Document passage ::
* Start *
Init: “The Night-Wight is a thing of shadow, haunting the remains of a warrior who once fell into corruption. It attacks using a wicked spear with a barbed head, and will resort to using its claws if disarmed. Let’s say it was a level 2 warrior in life, and give it a +2. But wait…Fell Speed. Let’s say +5.
Atk: A spear does 1d8 and claws 1d3, but we can also take the warrior’s deed die (from life) into account and grant a +2 attack and damage bonus. Spear +2 melee (1d8+2) or claw +2 melee (1d3+2).
AC: The monster has Parry 7 and 4d Armour, based on the difficulty of harming its semi-corporeal shadow form. Let’s make it AC 18.
HD: Endurance 54 is again indicated as a result of the Night-Wight being difficult to damage with corporeal weapons. The design suggests to me that driving it off with fire is the best option, so I will happily say that the creature has 8d12 Hit Dice, and also say that it only takes half damage from any non-magical source.
MV: The creature has Movement 3 and “Fell Speed”, which I am going to interpret as giving it MV 50’.
Act: 1d20 seems right to me.
SP: In addition to the things already described, the Night-Wight has Fear of Fire. From the text, “Hate” appears to indicate a creature’s motivation (and hence willingness) to fight. “Based on its special abilities, the Night-Wight loses 1 point of Hate at the end of the first round of combat for each companion wielding a torch (Fear of Fire) but still profits from its enhanced power at night (Denizen of the Dark). When reduced to 0 Hate, the Night-Wight flies away into the night shrieking in frustration (Craven).
We can say that the Night-Wight must make a Morale check at the end of each round it faces an enemy armed with fire. It takes a -1 penalty for each fire-wielder it faces, and an additional -2 for each successful save it has already made.
Let’s also give it a good bonus to Stealth. +10 seems right to me.
SV: Reflexes are important for a creature with “Fell Speed”, but Fortitude less so. A craven creature probably has a low Will, but as we are dropping save bonuses due to fire, choosing a high Will bonus is better. Fort +3, Ref +7, Will +12.
Crit: Following the table on page 385 of the core rulebook, we get a result of U/1d12.
Put altogether, our statblock looks like this:
Night-Wight: Init +5; Atk spear +2 melee (1d8+2) or claw +2 melee (1d3+3); AC 18; HD 8d12; hp 54; MV 50’; Act 1d20; SP Un-dead, enchant and submerge (see below), stealth +10, half damage from non-magical sources, fear of fire (see below); SV Fort +3, Ref +7, Will +12; AL C; Crit U/1d12.
Enchant and Submerge: Anyone on watch may make an Intelligence check (DC 18; cumulative -2 to DC per failed check), or the Night-Wight steals away a companion (lowest Luck first). The stolen companion is placed in an enchanted slumber (no save) and submerged in the river mud with only their faces above the surface. Once combat is joined, an enchanted PC may attempt a Will save (DC 16, cumulative -2 per failed save) to awaken. The round after they awaken, a PC may act with a -4d penalty to all die rolls, which decreases by 1d per round thereafter until the PC is rolling normally.
Fear of Fire: The Night-Wight must make a Morale check at the end of each round it faces an enemy armed with fire. It takes a -1 penalty for each fire-wielder it faces, and an additional -2 for each successful save it has already made.
* End *
Record set ::
* Start *
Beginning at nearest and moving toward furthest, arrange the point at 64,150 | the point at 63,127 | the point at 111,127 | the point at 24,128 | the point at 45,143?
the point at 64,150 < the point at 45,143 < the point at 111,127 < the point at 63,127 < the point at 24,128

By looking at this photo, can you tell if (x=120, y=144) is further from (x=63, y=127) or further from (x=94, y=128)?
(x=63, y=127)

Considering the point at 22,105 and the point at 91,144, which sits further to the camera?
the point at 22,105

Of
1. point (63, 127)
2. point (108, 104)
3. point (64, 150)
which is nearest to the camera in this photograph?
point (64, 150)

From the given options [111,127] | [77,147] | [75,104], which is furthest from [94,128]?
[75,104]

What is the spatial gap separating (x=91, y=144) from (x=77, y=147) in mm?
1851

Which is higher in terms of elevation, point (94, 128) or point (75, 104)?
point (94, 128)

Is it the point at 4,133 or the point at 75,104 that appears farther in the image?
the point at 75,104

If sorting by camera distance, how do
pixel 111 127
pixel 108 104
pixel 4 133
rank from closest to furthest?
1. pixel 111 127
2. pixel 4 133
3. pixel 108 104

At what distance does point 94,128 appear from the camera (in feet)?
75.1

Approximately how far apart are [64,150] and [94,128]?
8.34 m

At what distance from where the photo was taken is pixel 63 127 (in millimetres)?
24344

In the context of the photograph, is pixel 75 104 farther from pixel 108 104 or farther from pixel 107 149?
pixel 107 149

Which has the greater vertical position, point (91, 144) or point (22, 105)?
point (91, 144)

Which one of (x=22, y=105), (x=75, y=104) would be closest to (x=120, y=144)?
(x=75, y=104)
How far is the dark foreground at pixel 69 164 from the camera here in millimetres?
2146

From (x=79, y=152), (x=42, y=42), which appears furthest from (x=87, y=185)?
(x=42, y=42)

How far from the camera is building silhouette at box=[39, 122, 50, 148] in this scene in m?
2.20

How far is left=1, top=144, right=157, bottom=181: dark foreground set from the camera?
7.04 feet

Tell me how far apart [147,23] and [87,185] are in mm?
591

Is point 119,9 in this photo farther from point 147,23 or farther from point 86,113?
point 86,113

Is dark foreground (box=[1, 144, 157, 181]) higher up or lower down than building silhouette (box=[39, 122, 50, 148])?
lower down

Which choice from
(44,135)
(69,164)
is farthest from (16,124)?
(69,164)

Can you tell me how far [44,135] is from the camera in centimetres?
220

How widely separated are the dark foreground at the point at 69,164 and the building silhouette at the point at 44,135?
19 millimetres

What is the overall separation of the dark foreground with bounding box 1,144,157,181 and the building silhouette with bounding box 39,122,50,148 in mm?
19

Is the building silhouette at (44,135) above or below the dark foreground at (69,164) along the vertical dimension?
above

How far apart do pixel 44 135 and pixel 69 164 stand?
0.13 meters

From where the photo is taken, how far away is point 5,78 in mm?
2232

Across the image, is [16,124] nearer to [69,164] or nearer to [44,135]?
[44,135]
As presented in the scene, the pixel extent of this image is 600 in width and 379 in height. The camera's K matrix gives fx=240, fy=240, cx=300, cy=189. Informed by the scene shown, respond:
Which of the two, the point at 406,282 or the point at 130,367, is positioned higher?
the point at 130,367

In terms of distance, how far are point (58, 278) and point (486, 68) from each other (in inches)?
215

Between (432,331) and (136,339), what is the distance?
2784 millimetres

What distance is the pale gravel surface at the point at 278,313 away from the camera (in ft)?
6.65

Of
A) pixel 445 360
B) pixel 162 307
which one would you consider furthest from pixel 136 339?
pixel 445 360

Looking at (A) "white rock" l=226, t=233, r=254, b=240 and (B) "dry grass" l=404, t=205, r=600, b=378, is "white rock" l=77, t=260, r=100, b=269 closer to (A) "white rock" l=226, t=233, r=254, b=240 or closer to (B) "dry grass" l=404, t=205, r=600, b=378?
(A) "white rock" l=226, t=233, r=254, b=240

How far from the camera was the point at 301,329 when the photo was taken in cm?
* End *
Exercise brief :: Can you reproduce, word for word, the stretch of the Night-Wight conversion notes from "SP: In addition" through "Stealth. +10 seems right to me."?

Complete answer ::
SP: In addition to the things already described, the Night-Wight has Fear of Fire. From the text, “Hate” appears to indicate a creature’s motivation (and hence willingness) to fight. “Based on its special abilities, the Night-Wight loses 1 point of Hate at the end of the first round of combat for each companion wielding a torch (Fear of Fire) but still profits from its enhanced power at night (Denizen of the Dark). When reduced to 0 Hate, the Night-Wight flies away into the night shrieking in frustration (Craven).
We can say that the Night-Wight must make a Morale check at the end of each round it faces an enemy armed with fire. It takes a -1 penalty for each fire-wielder it faces, and an additional -2 for each successful save it has already made.
Let’s also give it a good bonus to Stealth. +10 seems right to me.